The Publishing Options You Face


Outside of shelving the whole project, if you are rejected by mainstream publishers, you are conventionally left with three publishing choices. Here's a breakdown of these options:


• Option 1  

Self-publishing an ebook and/or print-on-demand paperback. You can try using Amazon KDP, Smashwords, or a similar Internet-based site. There's quite a steep learning curve involved here, but many manage to master the rudiments of this option. (How well is another matter.) You will need to learn how to edit, copy edit, and proofread, and then decide on interior book design, and upload text into an automated system (or pay a consultant to do so). A book cover will need to be found or created. The vendor will "publish" your book but it will likely be a crude version of what you envisioned.

- **PROBLEMS TO WORK ON**:
A - According to the publishing options text, how many publishing choices is a writer conventionally left with after rejection by mainstream publishers?
B - Using the publishing options text, explain what situation leaves a writer facing the choices it goes on to list.
C - Retype the part of the publishing options text running from "The Publishing Options" down to "what you envisioned.".

- **INFORMATION PROVIDED**:
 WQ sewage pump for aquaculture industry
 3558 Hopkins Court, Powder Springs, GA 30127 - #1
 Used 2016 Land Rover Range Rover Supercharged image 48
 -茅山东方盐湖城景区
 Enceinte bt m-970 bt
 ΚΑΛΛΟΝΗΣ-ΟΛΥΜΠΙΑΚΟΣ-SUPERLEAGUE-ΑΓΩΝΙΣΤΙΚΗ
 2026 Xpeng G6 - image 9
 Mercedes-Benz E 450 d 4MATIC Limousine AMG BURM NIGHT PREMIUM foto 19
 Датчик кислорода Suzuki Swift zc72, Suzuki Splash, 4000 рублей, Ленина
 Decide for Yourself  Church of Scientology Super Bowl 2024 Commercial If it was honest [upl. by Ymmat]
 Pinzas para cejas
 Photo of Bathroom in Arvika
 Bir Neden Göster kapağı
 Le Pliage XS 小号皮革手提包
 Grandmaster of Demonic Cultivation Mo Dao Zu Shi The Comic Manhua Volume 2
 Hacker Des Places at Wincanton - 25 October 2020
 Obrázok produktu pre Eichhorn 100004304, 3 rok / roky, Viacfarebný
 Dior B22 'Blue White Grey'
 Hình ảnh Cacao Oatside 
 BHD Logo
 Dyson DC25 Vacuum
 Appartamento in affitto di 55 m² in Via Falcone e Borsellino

- **TASK ANSWERS**:
A - Three.

B - The writer has been rejected by mainstream publishers and has not shelved the whole project. In that case, three publishing choices conventionally remain.

C -
The Publishing Options You Face


Outside of shelving the whole project, if you are rejected by mainstream publishers, you are conventionally left with three publishing choices. Here's a breakdown of these options:


• Option 1  

Self-publishing an ebook and/or print-on-demand paperback. You can try using Amazon KDP, Smashwords, or a similar Internet-based site. There's quite a steep learning curve involved here, but many manage to master the rudiments of this option. (How well is another matter.) You will need to learn how to edit, copy edit, and proofread, and then decide on interior book design, and upload text into an automated system (or pay a consultant to do so). A book cover will need to be found or created. The vendor will "publish" your book but it will likely be a crude version of what you envisioned.